There are some sites that you can sign up to that will let you aggregate lists and share reviews, but what if I just want something local and offline that I can use for my own benefit? All I really want is a spreadsheet that I can fill out, with a few columns for metadata and my thoughts, in case some day I want to come back and find something to reminisce. The digital equivalent of disc cases on a shelf.

It’s easy enough to build a spreadsheet that I can put all the films I’ve watched or games I’ve played into, but trickier if I want it to be a usable source of truth for everything. When adding single new entries, it’s easy enough to add the metadata right then and there, but I can’t do that when I have thousands of past entries. Most services offer some kind of data export, and for those that don’t, scraping your profile page is a quick way to get the data you need.

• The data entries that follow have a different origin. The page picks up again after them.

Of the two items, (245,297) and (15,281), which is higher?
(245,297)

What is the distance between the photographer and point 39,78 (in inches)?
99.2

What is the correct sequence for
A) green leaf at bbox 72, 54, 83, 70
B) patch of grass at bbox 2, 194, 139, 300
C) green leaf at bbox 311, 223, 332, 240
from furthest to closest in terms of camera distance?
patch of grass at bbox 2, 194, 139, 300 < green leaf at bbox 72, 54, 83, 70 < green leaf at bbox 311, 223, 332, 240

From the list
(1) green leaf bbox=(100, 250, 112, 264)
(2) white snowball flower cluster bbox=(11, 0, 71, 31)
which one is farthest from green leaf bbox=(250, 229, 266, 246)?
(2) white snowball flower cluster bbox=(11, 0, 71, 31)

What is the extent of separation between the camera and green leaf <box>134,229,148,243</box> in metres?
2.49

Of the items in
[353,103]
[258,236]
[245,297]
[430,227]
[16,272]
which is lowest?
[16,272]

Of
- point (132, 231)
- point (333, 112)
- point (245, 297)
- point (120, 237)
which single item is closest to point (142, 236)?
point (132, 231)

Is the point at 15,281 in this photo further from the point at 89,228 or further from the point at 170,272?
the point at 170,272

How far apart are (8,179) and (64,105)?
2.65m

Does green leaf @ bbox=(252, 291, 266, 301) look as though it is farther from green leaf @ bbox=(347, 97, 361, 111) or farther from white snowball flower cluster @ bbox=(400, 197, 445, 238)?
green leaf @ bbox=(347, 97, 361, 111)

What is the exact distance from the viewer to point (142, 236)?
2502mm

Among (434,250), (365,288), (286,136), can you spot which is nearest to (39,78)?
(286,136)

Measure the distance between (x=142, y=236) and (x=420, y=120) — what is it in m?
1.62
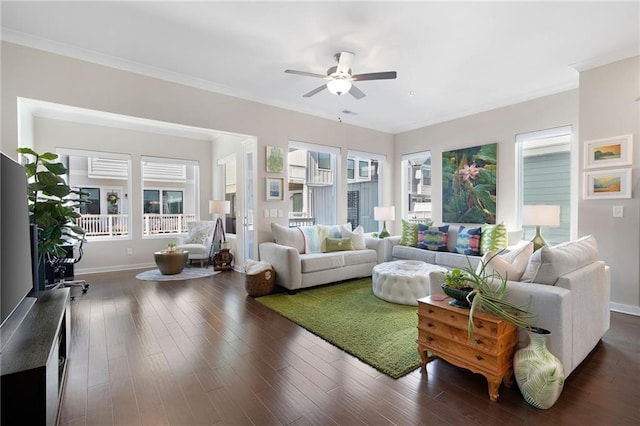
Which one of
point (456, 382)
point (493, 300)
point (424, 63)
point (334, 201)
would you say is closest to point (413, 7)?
point (424, 63)

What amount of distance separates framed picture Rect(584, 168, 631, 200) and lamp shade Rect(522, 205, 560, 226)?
15.2 inches

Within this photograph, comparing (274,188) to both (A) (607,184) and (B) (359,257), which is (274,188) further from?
(A) (607,184)

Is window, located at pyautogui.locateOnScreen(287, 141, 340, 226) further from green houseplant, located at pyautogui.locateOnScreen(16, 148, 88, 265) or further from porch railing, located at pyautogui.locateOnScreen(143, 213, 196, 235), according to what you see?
green houseplant, located at pyautogui.locateOnScreen(16, 148, 88, 265)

Of course, those only give you a basic summary. What if you want some extra stuff, like genres, release dates, banner images? Again, scraping is your friend. Over a few days I got all of the raw data into a CSV file, and then set about finding ways to bulk out the metadata.

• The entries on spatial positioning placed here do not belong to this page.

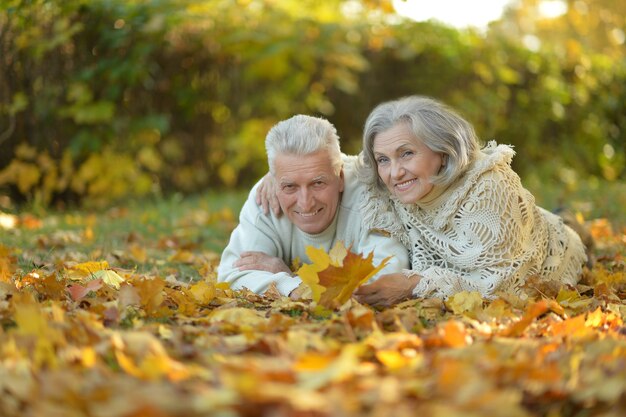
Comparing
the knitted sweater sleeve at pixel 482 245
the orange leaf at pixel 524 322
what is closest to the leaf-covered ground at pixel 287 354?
the orange leaf at pixel 524 322

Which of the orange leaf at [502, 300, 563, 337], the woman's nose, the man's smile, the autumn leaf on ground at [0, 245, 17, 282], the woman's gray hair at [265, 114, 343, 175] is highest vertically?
the woman's gray hair at [265, 114, 343, 175]

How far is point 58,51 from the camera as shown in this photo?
22.5 ft

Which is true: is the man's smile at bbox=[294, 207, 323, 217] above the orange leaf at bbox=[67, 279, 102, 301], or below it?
above

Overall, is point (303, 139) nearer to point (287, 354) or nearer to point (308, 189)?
point (308, 189)

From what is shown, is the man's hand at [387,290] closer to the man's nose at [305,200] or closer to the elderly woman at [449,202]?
the elderly woman at [449,202]

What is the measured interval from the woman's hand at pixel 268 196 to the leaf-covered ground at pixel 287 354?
576 mm

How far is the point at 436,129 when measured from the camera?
3.33 m

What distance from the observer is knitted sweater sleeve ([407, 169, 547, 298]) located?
3.26m

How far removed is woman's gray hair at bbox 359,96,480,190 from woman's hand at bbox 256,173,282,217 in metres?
0.53

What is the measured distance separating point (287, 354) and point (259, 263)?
1.66 meters

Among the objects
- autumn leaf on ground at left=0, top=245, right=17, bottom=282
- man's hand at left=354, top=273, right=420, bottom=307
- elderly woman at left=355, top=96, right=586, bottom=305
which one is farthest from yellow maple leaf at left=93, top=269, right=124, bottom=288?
elderly woman at left=355, top=96, right=586, bottom=305

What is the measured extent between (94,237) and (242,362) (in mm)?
3820

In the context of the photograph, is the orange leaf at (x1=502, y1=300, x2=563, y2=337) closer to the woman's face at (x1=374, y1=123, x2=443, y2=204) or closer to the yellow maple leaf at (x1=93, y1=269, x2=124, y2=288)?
the woman's face at (x1=374, y1=123, x2=443, y2=204)

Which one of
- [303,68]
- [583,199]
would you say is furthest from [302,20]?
[583,199]
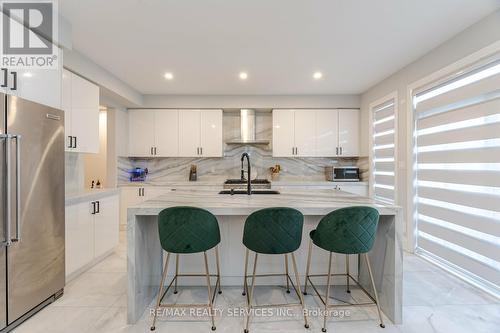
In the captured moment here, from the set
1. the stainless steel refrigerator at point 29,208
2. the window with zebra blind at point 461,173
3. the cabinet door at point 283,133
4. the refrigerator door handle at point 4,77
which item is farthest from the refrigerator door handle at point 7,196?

  • From sources like GOG.com, the webpages have data in a neat little box on the side of each game page. Grabbing this can be easily automated.
  • When looking at films, amazon just embeds all the relevant JSON for a film page on an entry’s IMDB HTML page, no need to pay amazon for an API key for access
  • Almost all of steam’s data is available via the steam command line, though it is formatted in a really annoying proprietary VDF format. It’s line-separated nested text though, so could be worse.
  • When some data isn’t available, other sources like SteamDB have also aggregated data that can be queried. For example, common tag IDs are all listed there

Get Scraping

In doing all my scraping I’ve learned more than a few things:

  • How to properly format things. CSV files in theory are very flexible, but in practice you want to wrap strings in quotes, especially when libraries like Python’s csv get upset by lone apostrophes
  • Picking up someone else’s old language parser and fixing it up to get it working on new data is a challenge, but a very nice feeling when it works.
  • How to spot data. Sometimes you want to get some data and it can be frustrating knowing it’s right there, just out of reach. The more practised I become with scraping, the fewer the times when I feel tech is working against me. Unfortunately it has the side effect of making the times when tech doesn’t work right all the more noticeable
  • Gaining an appreciation for what I actually want to read. I can filter and focus on exactly how I want to spend my time on the web, rather than being at the mercy of an algorithm’s (or an annoying editor’s) decision

If you’ve never done it before, I would highly recommend doing some scraping. Even if you are not technically minded, try pressing Ctrl+S and saving a document. Open it up and have a look inside. Hell, just right click > inspect a webpage every now and then.

The stuff™︎ on the websites and apps you use is not abstract and intangible. If you want it, you can take it. Happy Scraping!